What you will do:
Restate the data word for word and leave the images out.

Source records:
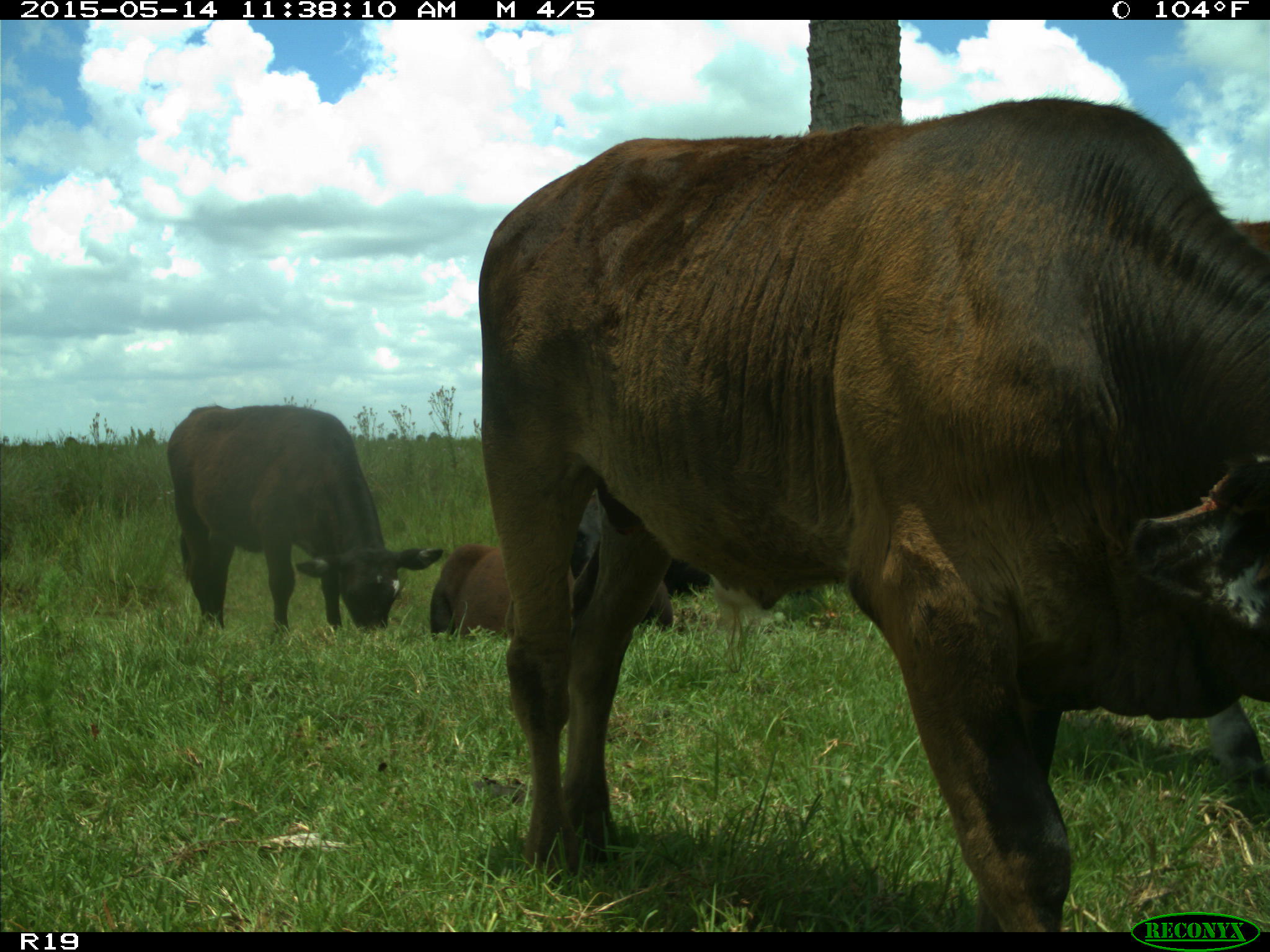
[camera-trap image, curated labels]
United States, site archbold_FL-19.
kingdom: Animalia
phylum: Chordata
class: Mammalia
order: Artiodactyla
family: Bovidae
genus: Bos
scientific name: Bos taurus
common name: domestic cow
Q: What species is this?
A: Bos taurus (domestic cow).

Response area:
[camera-trap image, curated labels]
United States, site archbold_FL-19.
kingdom: Animalia
phylum: Chordata
class: Mammalia
order: Artiodactyla
family: Bovidae
genus: Bos
scientific name: Bos taurus
common name: domestic cow
Q: What species is this?
A: Bos taurus (domestic cow).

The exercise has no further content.